Most gyrokinetic simulation codes use field-line-following coordinates in constructing spatial mesh. The mesh is conceptually generated by the following three steps: (1) selecting some initial points; (2) tracing out magnetic-field-lines passing through these points; (3) choose the intersecting points of these field-lines with a series of chosen surfaces as the final grid-points. The initial points and the chosen surfaces differ among various codes and thus the resulting grid differs. Next, let us discuss some examples.

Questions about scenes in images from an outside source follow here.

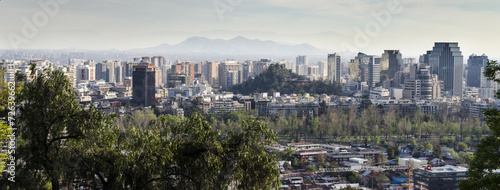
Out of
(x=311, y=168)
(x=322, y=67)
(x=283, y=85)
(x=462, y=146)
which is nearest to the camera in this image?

Given the definition of (ψ,𝜃) coordinates, choose toroidally symmetrical points (can be a toroidal wedge) in 𝜃 = 0 plane (𝜃 = 0 plane is usually chosen to be the low-field-side midplane). Then trace out the magnetic-field-lines passing through these points for one poloidal circuit (usually chosen in the range 𝜃 ∈ [−π,π]) and record the intersection points of these field-lines with various 𝜃 = const planes. Note that the gridpoints in 𝜃 = −π plane usually do not coincide those in 𝜃 = +π plane due to the toroidal shift arising when the safety factor is irrational. Interpolation can be used to map physical variables defined on gridpoints in 𝜃 = −π plane to those in 𝜃 = +π plane.
Given the definition of (ψ,𝜃) coordinates, 2D grid-points can be chosen on ϕ = 0 plane based on (ψ,𝜃) coordinates. Then trace out the magnetic-field-lines starting from these points for one toroidal circuit and record the intersection points of these field-lines with ϕj = jΔϕ planes, where j = 1,2,…,Nt − 1, Δϕ = 2π∕(Nt − 1). It is obvious that the resulting mesh are not toroidally symmetrical. And also the grids on ϕ = 0 plane differ from those on ϕ = 2π plane. Interpolation can be used to mapping physical variables defined on grid-points of ϕ = 0 to those of ϕ = 2π plane. In this case, the number of “toroidal grid-points” Nt (i.e., the number of poloidal planes) is actually the number of grid-points in the parallel direction within one toroidal circuit.
XGC1 can handle the region outside of the LCFS. Here we only discuss the region inside the LCFS. At each radial gridpoint on ϕ = 0 plane, follow the magnetic field line starting form this point for one poloidal loop and record the intersection points of this field-line with ϕj = jΔϕ planes, where j = 1,2,…,Nt, Δϕ = 2π∕Nt. For the case q > 1, one magnetic-field-line will have more than one intersection points on some poloidal planes. Repeat tracing the field line for each radial location. Then project (toroidally) all the intersection points on different poloidal planes to a single poloidal plane and rotate (toroidally) these 2D grids to define a 3D grid that are toroidally symmetrical.